Анжелика стояла посреди своей комнаты в борделе «Старый замок». На ней было светлое шелковое платье, влажные волосы ниспадали на плечи, благоухая сандаловым деревом: аромат, знакомый Чаню лишь потому, что его безумно любила Анжелика, – но теперь он ощущал его своим обонянием, своим разумом ошеломляюще ясно, как никогда не случалось наяву. Лицо Анжелики было обращено к открытому шкафу с пятью пустыми полками. На стуле и на маленькой кровати с соломенным тюфяком лежали груды одежды – платья, халаты, нижнее белье, туфли и резная деревянная шкатулочка, купленная за гроши на рынке у Святой Изобелы. Чань помнил, что в этой шкатулке лежали все дешевенькие украшения женщины. Анжелика смотрела на пустые полки, и Чань чувствовал, что ее захлестывает прилив радости – от приезда, от ощущения безопасности, от принятого с необычайной благодарностью ответа на вопрос, который сам Чань никогда не хотел задавать. И он сразу же понял: это первая в ее жизни собственная комната, откуда не украдут вещи, где можно повесить на стену открытку или картинку из цветного журнала, и их не сорвут через день… До Чаня дошла переживаемая Анжеликой радость – оттого, что сейчас она начнет рассовывать эти пожитки в шкаф, наслаждаясь своим богатством, будет перекладывать каждую вещь с полки на полку, чтобы продлить удовольствие. Женщина светилась радостью – отныне покончено со всеми этими борделями, с вечным унижением! Она улыбалась от предвкушения того, что ее ждет здесь… от одной только мысли о будущем…

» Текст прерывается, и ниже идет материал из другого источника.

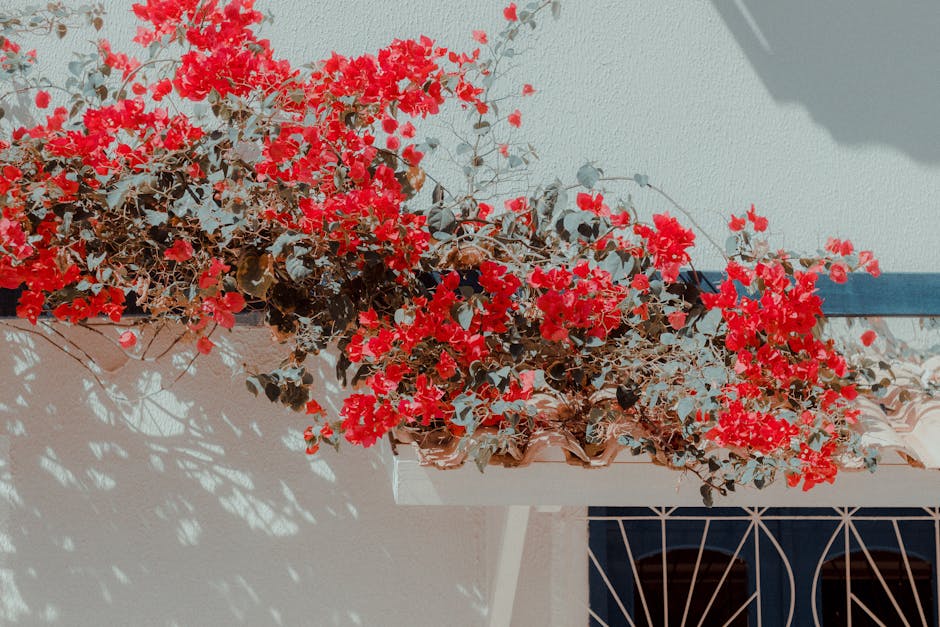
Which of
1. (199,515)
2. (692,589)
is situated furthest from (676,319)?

Чань извлек осколок из ладони и отшвырнул его в кучу мусора, а потом принялся срывать перчатку с порезанной руки, в то же время отчаянно пытаясь сосредоточиться: даже после извлечения стекла этот пульсирующий отзвук не смолк, уловленное им счастье Анжелики настойчиво продолжало биться в мозгу. Сорвав наконец перчатку, он увидел впившуюся в ладонь звездочку синего стекла в своей ладони, только что возникшую от соприкосновения с кровью, – плоский, сплюснутый жалящий паук, в чье холодное, обжигающее тело вцепились пальцы Чаня. Как хорошо, что это левая рука! Чань вытащил бритву из кармана, раскрыл ее и, превозмогая мучительную боль, завел лезвие под стекло, а потом кровь обильно потекла из раны – попытался вытащить осколок. Какое-то время стекло не поддавалось, безжалостно впиваясь в его плоть. Чань прикусил губу и резанул еще глубже. Ромбовидный кусок стекла с зубцом выскочил из его ладони, которая превратилась в зияющую рану. Громко выругавшись, Чань обмотал ладонь носовым платком, затянул узел зубами, подхватил трость и поспешил следом за Ксонком – сколько времени он потерял? Он пошатывался, как пьяный, но продолжал идти; запах волос Анжелики кружил голову, подобно отраве.
Чань двинулся – пожалуй, слишком неосмотрительно – к центру дома, назад на главный этаж, мимо неподвижного пожилого слуги. Впереди слышался топот множества ног, голоса – толпа людей… Аспич и его драгуны? Нет: группа харшмортских слуг в черных ливреях устремлялась в бальный зал. Чань почувствовал укол любопытства (любопытствовать было легче, чем думать) и пошел следом. Чей-то голос перекрыл множество других – из застекленных дверей вышел человек. Чань не видел его, но голос звучал громко и очень сердито.